MMP abre processo de classificação de 518 peças do acervo do Hospital Miguel Bombarda
Um conjunto de 518 bens culturais, parte do espólio do antigo Hospital Miguel Bombarda, em Lisboa, entrou em processo de classificação como interesse público através de um despacho publicado na quarta-feira em Diário da República (DR).
A abertura do procedimento administrativo de classificação como Conjunto de Interesse Público foi publicada no anúncio número 80/2025 na série II do DR, emitido pela Museus e Monumentos de Portugal (MMP).
Na lista encontram-se dezenas de obras de arte criadas pelos utentes do hospital psiquiátrico, entre cartas, poemas, pinturas, desenhos e esculturas com fósforos, e também diverso material médico, como um martelo de reflexos, uma caixa de cirurgia, um colete-de-forças e ainda móveis de laboratório e de barbearia.
Constam ainda no rol de obras, pinturas de artistas portugueses - nomeadamente retratos dos médicos Miguel Bombarda e Júlio de Matos --, como Salgado Veloso, José Rodrigues e Querubim Lapa.
O conjunto sobre o qual é agora aberto o processo de classificação faz parte de um acervo mais extenso, com cerca de 4.000 obras, algumas consideradas "arte bruta" -- criadas pelos doentes ali institucionalizados -, e cerca de 5.000 fotografias, registos e ficheiros clínicos reunidos ao longo de 120 anos pela instituição psiquiátrica, a mais antiga no país.
A agência Lusa questionou a MMP sobre a totalidade do acervo e aguarda resposta.
Em janeiro deste ano a Fórum Cidadania Lx -- Associação enviou um requerimento ao Ministério da Cultura pedindo a passagem da coleção/acervo do antigo Hospital Miguel Bombarda da área da saúde para a área da cultura, "para evitar o seu desmembramento ou desaparecimento de peças, muitas delas de indiscutível valor".
Em 2011, na sequência do anúncio do encerramento do hospital, efetivado no ano seguinte, foi lançado um abaixo-assinado público para preservar o seu espólio e o do Museu de Pintura de Doentes e das Neurociências que na altura existia.
O secretário de Estado da Cultura à época, Elísio Summavielle, chegou a ser interpelado no parlamento sobre o futuro do hospital, e anunciou que tinha pedido uma intervenção da então Direção-Geral de Arquivos, que, por seu turno, entregou a técnicos o estudo e separação das peças das áreas médica, científica, fotografia, desenho e pintura.
Apesar de ter considerado a "notável a coleção de arte bruta e instrumentos de medicina reunidos ao longo de mais um século", o governante disse que o espaço não seria transformado num museu, mas que seriam criadas condições para ser preservado e visitável.
Na altura, Summavielle lembrou que a tutela do espaço não cabia ao Ministério da Cultura, "mas o acompanhamento técnico deste espólio riquíssimo está a ser feito", garantiu.
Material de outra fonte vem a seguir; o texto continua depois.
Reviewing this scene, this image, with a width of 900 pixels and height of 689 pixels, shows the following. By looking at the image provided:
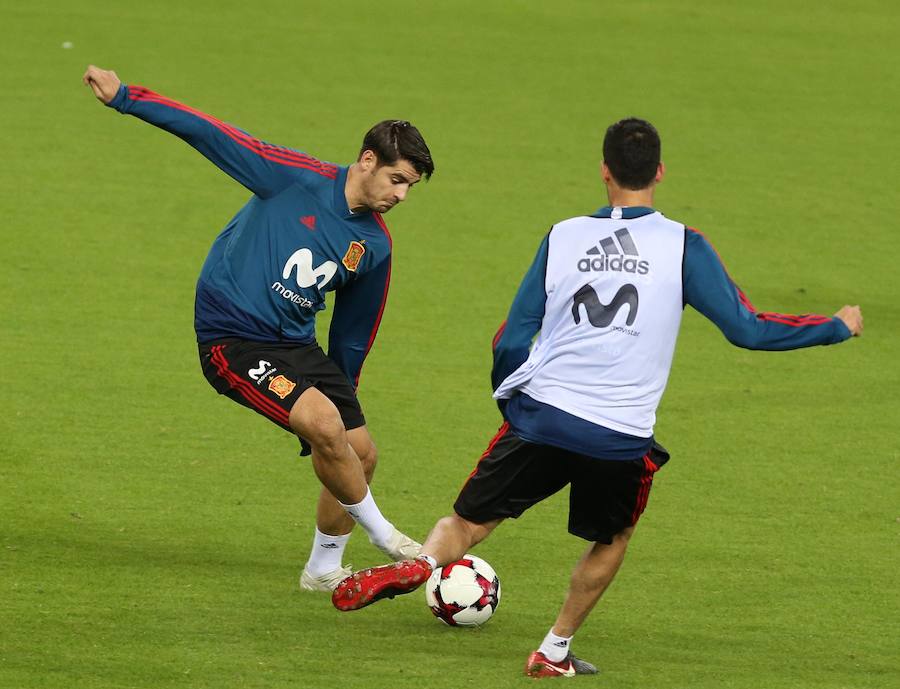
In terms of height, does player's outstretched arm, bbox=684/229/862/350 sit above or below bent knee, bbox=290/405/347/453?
above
A pintora Paula Rego e o neurocientista António Damásio foram algumas das personalidades das áreas da cultura e da ciência que então assinaram a petição a favor da preservação do acervo.
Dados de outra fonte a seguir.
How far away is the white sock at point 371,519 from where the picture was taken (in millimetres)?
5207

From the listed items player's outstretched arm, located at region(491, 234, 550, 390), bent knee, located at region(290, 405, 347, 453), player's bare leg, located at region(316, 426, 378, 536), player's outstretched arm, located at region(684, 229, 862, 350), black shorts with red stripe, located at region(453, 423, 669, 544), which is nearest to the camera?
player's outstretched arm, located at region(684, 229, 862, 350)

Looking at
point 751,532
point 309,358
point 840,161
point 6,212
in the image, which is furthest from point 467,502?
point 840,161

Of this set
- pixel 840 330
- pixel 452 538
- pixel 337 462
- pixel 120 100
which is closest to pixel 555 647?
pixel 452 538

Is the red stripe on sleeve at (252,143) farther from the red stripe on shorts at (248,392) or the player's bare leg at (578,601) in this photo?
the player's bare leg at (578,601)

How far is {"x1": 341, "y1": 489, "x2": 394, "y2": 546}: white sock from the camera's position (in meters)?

A designação de arte bruta foi criada pelo pintor Jean Dubuffet em 1947, para designar o trabalho artístico produzido fora do sistema tradicional, englobando as criações de crianças, deficientes mentais e criminosos.
O Hospital Miguel Bombarda foi inaugurado em 1848, no edifício da Congregação da Missão dos Padres de São Vicente de Paulo, construído entre 1730 e 1750 na antiga Quinta de Rilhafoles.
Após a extinção das ordens religiosas em Portugal, o edifício albergou o Real Colégio Militar.
Em 1848 foi destinado a hospital psiquiátrico, o primeiro no país dedicado a esta especialidade médica, que afirmava então as suas principais escolas, na base da prática moderna.